TASK DESCRIPTION =
Report each line below that contains the word "shown" by copying that whole line.

---*---

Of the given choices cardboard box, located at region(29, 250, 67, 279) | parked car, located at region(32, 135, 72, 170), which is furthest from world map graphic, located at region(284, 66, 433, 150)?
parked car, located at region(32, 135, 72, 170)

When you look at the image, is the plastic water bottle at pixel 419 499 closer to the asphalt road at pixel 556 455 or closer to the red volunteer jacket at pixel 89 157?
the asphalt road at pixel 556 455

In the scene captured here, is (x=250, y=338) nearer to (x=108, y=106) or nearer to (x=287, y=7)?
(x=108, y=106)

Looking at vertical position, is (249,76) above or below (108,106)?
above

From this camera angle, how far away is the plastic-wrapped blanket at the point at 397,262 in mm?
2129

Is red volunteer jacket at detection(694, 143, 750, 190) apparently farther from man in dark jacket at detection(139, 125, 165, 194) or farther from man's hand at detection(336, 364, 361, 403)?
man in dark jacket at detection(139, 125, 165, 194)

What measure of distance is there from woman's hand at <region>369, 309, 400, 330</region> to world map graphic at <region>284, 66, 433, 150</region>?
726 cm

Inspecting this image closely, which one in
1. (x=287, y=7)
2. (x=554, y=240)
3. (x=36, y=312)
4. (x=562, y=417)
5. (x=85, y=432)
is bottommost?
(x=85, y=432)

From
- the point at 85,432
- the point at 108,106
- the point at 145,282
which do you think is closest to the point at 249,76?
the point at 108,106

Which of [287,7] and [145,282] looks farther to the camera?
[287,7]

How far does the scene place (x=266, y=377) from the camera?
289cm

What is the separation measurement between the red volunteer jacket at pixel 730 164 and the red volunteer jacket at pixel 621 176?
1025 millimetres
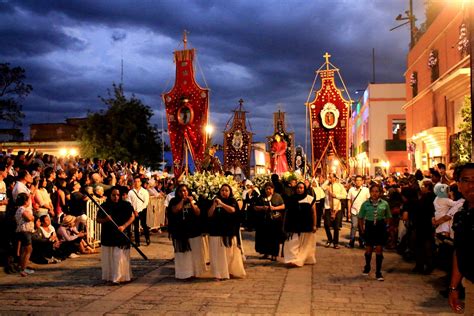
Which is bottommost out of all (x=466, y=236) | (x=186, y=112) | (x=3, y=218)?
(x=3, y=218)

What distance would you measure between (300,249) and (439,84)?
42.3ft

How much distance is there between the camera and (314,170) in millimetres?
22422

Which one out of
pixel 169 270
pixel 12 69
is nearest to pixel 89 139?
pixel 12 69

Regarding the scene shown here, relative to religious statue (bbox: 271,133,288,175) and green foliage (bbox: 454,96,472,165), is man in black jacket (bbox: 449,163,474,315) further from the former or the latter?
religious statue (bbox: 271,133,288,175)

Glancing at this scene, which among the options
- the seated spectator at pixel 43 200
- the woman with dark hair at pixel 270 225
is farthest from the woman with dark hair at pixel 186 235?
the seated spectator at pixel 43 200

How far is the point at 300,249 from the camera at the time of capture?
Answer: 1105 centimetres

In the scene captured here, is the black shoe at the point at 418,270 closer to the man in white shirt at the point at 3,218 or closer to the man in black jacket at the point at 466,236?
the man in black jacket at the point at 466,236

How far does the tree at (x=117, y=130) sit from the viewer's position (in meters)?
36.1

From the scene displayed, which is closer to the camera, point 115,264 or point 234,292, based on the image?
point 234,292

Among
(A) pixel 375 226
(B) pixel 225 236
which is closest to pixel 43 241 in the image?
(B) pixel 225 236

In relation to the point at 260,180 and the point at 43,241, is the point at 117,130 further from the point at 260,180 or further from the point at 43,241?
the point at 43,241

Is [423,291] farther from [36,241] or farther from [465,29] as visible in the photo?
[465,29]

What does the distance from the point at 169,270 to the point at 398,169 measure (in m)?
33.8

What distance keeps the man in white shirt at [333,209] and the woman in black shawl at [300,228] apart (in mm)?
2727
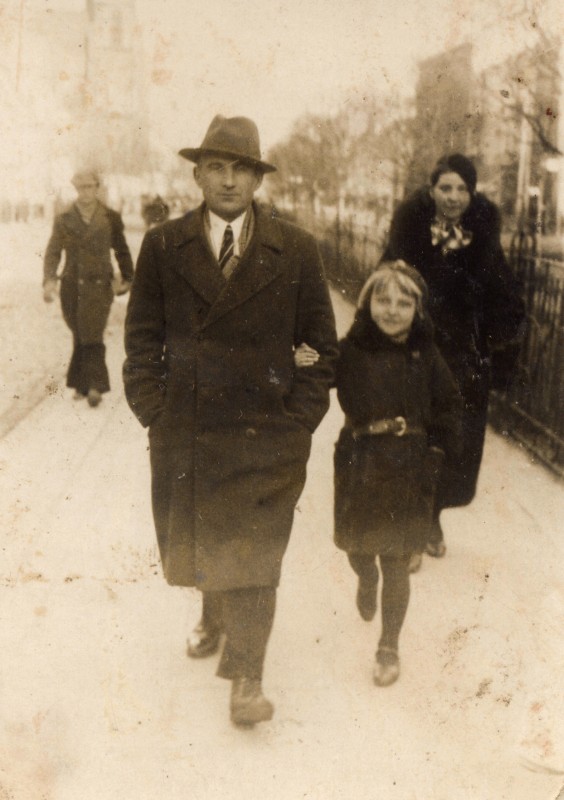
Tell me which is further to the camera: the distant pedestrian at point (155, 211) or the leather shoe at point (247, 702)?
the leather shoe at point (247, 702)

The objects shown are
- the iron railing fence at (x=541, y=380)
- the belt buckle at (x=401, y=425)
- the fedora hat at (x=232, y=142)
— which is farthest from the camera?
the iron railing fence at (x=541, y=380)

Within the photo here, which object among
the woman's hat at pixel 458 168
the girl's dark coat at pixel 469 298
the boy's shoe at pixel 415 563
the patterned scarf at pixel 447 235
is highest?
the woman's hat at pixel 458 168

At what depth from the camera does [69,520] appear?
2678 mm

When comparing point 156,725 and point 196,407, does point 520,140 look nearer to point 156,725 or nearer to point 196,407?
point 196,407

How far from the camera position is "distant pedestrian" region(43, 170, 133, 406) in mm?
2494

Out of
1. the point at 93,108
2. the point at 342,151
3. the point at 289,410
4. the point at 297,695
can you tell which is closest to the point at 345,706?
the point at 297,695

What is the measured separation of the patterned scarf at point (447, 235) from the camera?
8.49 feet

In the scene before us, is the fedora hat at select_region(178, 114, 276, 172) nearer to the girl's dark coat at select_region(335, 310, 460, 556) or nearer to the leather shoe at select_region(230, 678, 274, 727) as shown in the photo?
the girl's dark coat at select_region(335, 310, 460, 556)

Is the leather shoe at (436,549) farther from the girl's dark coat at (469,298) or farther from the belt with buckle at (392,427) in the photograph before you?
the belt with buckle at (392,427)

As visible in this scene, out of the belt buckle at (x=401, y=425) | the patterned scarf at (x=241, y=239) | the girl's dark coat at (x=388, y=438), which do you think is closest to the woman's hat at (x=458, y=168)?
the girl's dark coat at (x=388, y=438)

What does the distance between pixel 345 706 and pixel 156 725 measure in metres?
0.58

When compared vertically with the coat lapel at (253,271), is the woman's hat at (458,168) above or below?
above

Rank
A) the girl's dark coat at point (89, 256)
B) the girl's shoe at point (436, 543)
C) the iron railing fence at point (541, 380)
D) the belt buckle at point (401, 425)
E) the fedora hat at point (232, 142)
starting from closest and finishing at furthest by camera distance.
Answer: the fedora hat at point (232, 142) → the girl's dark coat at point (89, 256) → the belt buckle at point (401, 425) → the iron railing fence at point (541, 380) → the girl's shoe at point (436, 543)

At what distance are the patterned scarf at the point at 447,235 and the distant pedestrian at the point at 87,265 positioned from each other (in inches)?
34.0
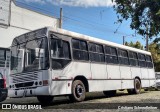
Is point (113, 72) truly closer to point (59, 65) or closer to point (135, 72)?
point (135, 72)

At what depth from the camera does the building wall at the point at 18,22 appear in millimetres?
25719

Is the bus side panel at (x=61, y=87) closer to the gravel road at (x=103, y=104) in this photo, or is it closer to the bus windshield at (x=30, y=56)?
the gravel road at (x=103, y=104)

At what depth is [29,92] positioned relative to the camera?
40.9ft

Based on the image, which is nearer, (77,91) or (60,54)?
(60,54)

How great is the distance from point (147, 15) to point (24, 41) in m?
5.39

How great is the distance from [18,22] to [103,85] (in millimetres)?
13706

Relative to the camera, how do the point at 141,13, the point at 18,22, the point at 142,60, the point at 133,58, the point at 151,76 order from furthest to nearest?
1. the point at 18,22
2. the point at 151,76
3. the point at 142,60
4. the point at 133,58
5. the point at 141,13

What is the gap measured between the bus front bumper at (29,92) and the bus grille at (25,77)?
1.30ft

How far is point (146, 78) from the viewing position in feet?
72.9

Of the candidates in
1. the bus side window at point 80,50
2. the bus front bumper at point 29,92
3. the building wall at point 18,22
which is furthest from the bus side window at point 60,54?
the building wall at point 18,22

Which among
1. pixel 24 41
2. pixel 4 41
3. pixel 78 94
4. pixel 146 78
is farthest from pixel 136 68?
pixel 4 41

---*---

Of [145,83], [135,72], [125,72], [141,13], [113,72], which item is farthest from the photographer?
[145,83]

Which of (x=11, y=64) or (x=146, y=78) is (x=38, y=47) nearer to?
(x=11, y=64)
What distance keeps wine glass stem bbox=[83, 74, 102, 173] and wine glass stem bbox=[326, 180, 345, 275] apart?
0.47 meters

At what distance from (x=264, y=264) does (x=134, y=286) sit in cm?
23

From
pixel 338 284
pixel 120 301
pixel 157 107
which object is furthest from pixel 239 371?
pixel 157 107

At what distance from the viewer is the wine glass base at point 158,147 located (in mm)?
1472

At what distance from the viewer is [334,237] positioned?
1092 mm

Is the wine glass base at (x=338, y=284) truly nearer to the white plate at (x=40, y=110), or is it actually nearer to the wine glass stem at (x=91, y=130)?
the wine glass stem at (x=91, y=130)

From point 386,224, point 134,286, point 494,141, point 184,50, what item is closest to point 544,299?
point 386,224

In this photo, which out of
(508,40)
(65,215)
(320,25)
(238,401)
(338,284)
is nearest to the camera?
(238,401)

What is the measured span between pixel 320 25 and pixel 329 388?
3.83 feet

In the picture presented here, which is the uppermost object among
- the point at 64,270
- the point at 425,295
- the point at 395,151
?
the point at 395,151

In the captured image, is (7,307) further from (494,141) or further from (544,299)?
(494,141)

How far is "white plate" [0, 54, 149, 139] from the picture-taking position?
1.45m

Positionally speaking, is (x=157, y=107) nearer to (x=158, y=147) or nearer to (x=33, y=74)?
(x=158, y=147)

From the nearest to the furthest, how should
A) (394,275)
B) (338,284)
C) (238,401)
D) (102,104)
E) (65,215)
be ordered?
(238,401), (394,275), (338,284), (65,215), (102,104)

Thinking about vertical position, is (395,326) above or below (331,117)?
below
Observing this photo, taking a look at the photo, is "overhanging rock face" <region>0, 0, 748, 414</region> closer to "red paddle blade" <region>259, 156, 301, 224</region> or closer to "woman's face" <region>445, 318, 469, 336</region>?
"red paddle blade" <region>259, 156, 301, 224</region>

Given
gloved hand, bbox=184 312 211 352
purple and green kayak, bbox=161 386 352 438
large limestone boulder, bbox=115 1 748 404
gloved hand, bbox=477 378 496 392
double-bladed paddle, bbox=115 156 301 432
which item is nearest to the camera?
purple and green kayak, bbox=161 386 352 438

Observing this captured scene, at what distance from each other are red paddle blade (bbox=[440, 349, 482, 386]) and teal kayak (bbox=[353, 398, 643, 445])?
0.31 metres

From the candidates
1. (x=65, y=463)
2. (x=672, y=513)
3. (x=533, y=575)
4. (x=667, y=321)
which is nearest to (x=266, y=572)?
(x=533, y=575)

---*---

FULL ANSWER =
Regarding the scene shown here, relative to religious statue (bbox: 271,133,288,175) and green foliage (bbox: 454,96,472,165), is man in black jacket (bbox: 449,163,474,315) further from the former or the latter?
The objects shown are
In the scene before us, is the fedora hat at select_region(178, 114, 276, 172) nearer to the girl's dark coat at select_region(335, 310, 460, 556) or nearer to the leather shoe at select_region(230, 678, 274, 727) as shown in the photo?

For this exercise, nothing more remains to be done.